Raymund Schütz, researcher at the municipal archives in The Hague, discovered the figures about the Dutch Stadhouders, appointed regents, last year in a private archive of Gerard van Vredenburch. This important figure in the Dutch East India company was apparently hoarding and documenting secrets “like poker cards”, he said.


“It was seen as something to be proud of,” said Schütz. “In some cases, they took enslaved people to the Netherlands to show off. It was a kind of conspicuous investment and consumption to show you were important, a kind of status symbol. These days, everybody is ashamed and it’s hard to imagine how it was seen at the time. But the main thing was making money.”

Schütz said that it is not yet known how much the Netherlands’ rulers profited from slavery between 1621 and its abolition on July 1, 1863 (followed by 10 years of compulsory employment for the enslaved). The Dutch king has commissioned a three-year, independent study.

Last year the UK’s King Charles, then Prince of Wales, expressed “the depths of his personal sorrow” about suffering caused by the British slave trade, and in 2021, Germany offered €1bn in recognition of colonial-era genocide in Namibia. Last December, the Dutch prime minister, Mark Rutte, apologised for the government’s role and the “appalling suffering” to generations, announcing a €200m fund for awareness initiatives but no reparations or damages.

A spokesperson for the Dutch royal household confirmed that King Willem-Alexander would make “a speech” at the Keti Koti celebrations in Amsterdam – something widely expected to be his own apology.

Don Ceder, MP for the Christian Union and a lawyer, has played a major role in stimulating government recognition. “I think that an apology from the king in his institutional role would [be of] enormous significance in the reconciliation process,” he said. “The Dutch royal family received a significant portion of her wealth through the slave trade … A sincere reflection upon that past could contribute to a shared future.”

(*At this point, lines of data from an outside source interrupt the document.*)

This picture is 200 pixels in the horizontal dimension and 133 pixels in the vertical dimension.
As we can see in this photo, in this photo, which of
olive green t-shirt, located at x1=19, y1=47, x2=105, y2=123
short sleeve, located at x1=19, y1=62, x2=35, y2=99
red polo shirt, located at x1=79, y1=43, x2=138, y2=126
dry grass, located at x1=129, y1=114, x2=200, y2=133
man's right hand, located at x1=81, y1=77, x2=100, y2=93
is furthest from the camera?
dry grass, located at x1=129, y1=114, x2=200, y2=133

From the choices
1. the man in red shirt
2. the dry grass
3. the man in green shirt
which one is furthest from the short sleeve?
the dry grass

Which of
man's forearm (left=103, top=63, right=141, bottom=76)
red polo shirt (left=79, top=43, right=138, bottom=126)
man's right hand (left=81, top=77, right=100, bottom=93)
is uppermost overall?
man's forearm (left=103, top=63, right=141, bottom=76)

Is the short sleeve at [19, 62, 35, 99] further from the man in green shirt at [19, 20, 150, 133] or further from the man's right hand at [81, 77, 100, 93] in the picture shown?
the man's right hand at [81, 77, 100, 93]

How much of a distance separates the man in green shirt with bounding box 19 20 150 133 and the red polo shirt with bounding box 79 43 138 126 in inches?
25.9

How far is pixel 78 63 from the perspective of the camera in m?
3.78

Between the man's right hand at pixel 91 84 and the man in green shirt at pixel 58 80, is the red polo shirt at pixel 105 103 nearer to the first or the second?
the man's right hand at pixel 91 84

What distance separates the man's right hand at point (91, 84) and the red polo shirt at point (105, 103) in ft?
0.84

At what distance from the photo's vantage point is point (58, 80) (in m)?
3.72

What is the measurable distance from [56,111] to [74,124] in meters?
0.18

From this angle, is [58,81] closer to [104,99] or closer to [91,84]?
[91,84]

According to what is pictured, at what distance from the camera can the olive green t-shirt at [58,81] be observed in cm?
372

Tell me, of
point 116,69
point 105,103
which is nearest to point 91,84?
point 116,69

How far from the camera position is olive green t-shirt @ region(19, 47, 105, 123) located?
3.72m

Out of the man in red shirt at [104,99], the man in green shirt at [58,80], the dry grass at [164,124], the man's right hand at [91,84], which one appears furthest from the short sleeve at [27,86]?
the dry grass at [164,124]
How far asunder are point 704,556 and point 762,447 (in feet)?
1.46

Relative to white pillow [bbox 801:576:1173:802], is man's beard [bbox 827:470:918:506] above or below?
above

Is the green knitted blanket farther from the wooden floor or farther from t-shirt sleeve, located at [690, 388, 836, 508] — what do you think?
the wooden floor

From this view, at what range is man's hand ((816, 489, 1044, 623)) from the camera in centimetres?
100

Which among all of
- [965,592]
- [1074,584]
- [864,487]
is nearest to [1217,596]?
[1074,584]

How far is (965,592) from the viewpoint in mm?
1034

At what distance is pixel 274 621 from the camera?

A performance at the 2022 Keti Koti.
A performance at the 2022 Keti Koti. Photograph: Jakob van Vliet

Descendants of the enslaved believe that recognition of the profit and wrongs of the past are long overdue, according to Linda Nooitmeer, president of the National Institute of the Dutch Slavery Past and Legacy (NiNsee), whose surname means “never again”. “The symbolic value of the king is so great that an apology is not just valued: it is self-evident,” she said. “In 2019, an investigation showed that 5% of Dutch GDP [in 1770] came from slavery. What the community thought, seems to be true.”

Roy Kaikusi Groenberg of the Honour and Recovery Foundation, a Dutch Afro-Surinamese organisation, was one among many that took the government to court last year to demand a careful apology. “It would mean that the king, in the name of the monarchy and the Dutch head of state, underlines a kind of recognition,” he said.

“I’m not a psychologist, but I think this apology will be the start of another era, that it will bring a kind of peace. The relatives of the victims of slavery are right now confronted with the consequences of that behaviour: racism, discrimination, being undervalued, Black Pete [a festive tradition in the Netherlands that sees people dressing up in blackface]. If people in the Netherlands truly realise what happened and what still needs to happen, I do not think they will lack the will.”

The golden coach may be retired until the Netherlands is a land of real equality, according to the king. But one way of achieving this is, in classic Dutch style, by sitting literally at a table.

Across the country, organisations from the Rijksmuseum to police stations and town halls, have organised hundreds of “Keti Koti Tafels” where over a meal, different communities share personal stories about experiencing and tackling modern-day discrimination.

“The aim is to bring people closer together,” said a spokeswoman. “We want to increase awareness of the internal consequences of a slavery past, that sits in a collective archive of us all … black, white, and all colours in between, sharing personal experiences. We share a society, we are all people and we need to come together.”